O metaverso é uma espécie de mundo virtual 3D, mas o que parece brincadeira revela um campo infinito de possibilidades dos chamados VR fitness — Realidade Virtual Fitness. Com essa tecnologia, dança, mountain bike, tênis, boxe, vôlei e uma série de esportes podem ser praticados em casa, sem que Edilene tenha que enfrentar o ambiente hostil, superficial e competitivo de uma academia. Tudo isso atrelado ao grupo do trabalho ou a um grupo de amigos.
A interação entre o virtual e o real é a grande característica do metaverso. Você deixa de ver o conteúdo para estar dentro do conteúdo. O jogo Fortnite da Epic Games é um bom exemplo de interatividade, nele é possível que shows virtuais aconteçam dentro da plataforma,com venda de ingressos e interação entre os playes. Já pensou? Eu, você e Edilene pedalando na orla de Copacabana, enquanto isso Veveta faz um show à beira mar? Não rir, porque isso é bem possível.
A diferença é que ao invés de comprar uma legging na loja física, Edilene poderia comprar sua skin dentro do mundo virtual. A Nike, por exemplo, criou o seu próprio mundo virtual na plataforma de games online Roblox. O nome é “Nikeland”, e permite que os players possam equipar seus avatares com produtos da marca em sua versão digital e interagir com jogos esportivos gratuitos, entre eles natação e atletismo.
Agora vamos despertar do sonho e encarar uma dura realidade? Existe um longo caminho para que tudo isso chegue até Edilenes. Antes é preciso combater a desigualdade digital e promover a democratização do acesso à banda larga e a tecnologia.
Enquanto estamos aqui falando de metaverso, skin, realidade virtual existem pessoas que não sabem o que é Pix, que não tem um aparelho de celular ou internet para fazer uma operação dessas.

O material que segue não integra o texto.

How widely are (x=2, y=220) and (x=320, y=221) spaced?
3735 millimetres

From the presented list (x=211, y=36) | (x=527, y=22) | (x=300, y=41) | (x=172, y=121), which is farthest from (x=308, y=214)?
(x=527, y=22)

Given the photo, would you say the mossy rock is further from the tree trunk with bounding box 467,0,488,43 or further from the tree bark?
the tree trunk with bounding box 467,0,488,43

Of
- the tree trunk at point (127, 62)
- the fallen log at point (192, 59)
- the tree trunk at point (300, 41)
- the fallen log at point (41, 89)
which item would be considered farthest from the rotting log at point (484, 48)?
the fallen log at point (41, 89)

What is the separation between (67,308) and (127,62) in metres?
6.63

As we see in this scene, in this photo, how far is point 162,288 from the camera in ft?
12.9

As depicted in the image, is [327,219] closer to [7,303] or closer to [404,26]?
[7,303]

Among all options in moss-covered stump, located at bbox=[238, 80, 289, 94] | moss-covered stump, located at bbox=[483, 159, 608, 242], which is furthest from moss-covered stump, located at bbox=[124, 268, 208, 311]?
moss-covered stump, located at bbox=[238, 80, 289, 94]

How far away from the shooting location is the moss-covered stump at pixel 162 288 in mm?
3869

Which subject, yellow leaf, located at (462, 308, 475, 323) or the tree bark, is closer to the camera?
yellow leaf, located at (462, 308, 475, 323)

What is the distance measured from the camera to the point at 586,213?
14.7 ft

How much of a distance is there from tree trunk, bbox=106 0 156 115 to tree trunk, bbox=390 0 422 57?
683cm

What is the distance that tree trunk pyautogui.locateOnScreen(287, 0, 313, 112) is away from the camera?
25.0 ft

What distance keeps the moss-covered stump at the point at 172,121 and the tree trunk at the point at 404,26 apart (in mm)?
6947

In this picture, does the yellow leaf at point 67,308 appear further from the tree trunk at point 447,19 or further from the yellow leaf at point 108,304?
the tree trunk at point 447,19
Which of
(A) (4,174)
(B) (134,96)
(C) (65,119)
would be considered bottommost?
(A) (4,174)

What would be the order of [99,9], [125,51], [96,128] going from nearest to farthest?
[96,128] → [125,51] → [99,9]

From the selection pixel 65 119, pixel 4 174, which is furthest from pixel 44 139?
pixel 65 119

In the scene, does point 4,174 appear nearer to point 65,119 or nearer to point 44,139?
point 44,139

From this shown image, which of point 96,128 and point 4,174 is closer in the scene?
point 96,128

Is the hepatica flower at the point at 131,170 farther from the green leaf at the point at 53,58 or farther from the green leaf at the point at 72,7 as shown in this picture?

Qualquer empresa que tiver surgindo agora e quiser mergulhar de cabeça nesse universo precisa pensar em como promover diversidade e inclusão. É comprovado que a periferia consome, dita tendência e movimenta a economia.
Democratizar o acesso ao esporte através do metaverso é ajudar a desconstruir a visão deturpada de que a academia é o único ambiente para prática de uma vida saudável, atrelado a dor e sacrifício.
Quem quiser vender para Edilenes vai ter que ensinar o BÊ+a=Bá ou vai continuar criando brinquedos incríveis para os amiguinhos do playground.